A pseudo-testcross strategy was used to construct linkage maps in this study. Finally, we obtained a linkage map containing 53 linkage groups with 10,963 markers (Table 4, Figs 3 and S1–S4, Tables S4, S5 and S6). The total map distance of the sex-averaged map was 5,557.85 cM, which covered 98.85% of the genome based on the estimated total length of the genome map. The distribution of markers among linkage groups was evaluated by statistics of the marker interval. On average, 96% of the sex-averaged map were covered by markers with an interval distance of less than 5 cM and the mean distance between two markers was 0.51 cM (Table S4).

Table 4

Summary of Portunus trituberculatus linkage map.

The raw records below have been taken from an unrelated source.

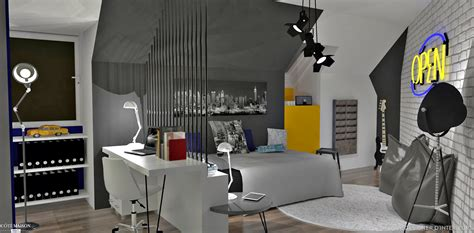 chambre ado style york ordinary chambre york garcon 7 indogate chambre ado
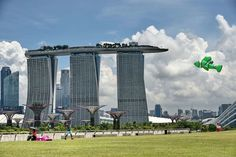 The Marina Bay Sands hotel resorts in Singapore.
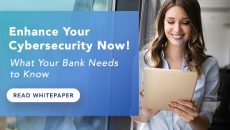 Thumbnail for Enhance your cybersecurity now: What your bank needs to know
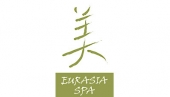 Eurasia Spa at Scottsdale Resort & Athletic Club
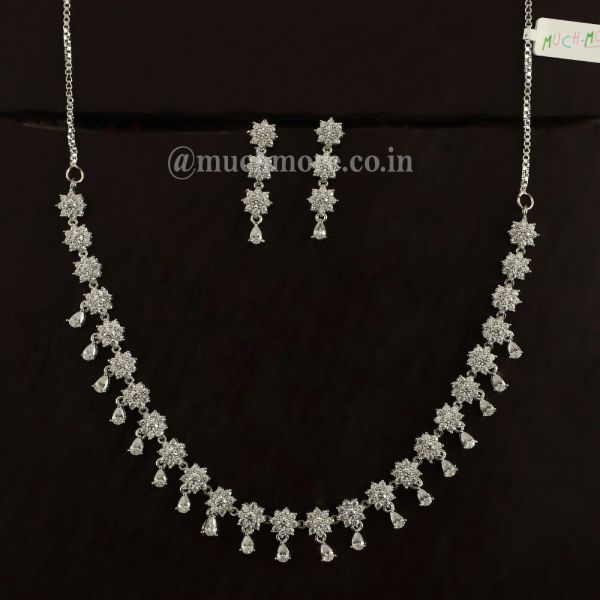 Buy Latest Necklace Sets For Women In Silver Polish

Category	sex-averaged map	male map	female map
Number of markers mapped	10,963	7001	7875
Number of linkage group	53	53	53
Minimum length of linkage group (cM)	15.74	5.25	12.21
Maximum length of linkage group (cM)	188.47	192.48	225.12
Minimum markers number per linkage group	21	16	17
Maximum markers number per linkage group	473	322	394
Average marker interval (cM)	0.51	0.64	0.74
Observed genome length (cM)	5557.85	4454.68	5759.27
Estimated genome length (cM)	5622.79	4528.71	5854.63
Genome coverage (%)	98.85	98.37	98.37

Figure 3

The sex-averaged map of P. trituberculatus.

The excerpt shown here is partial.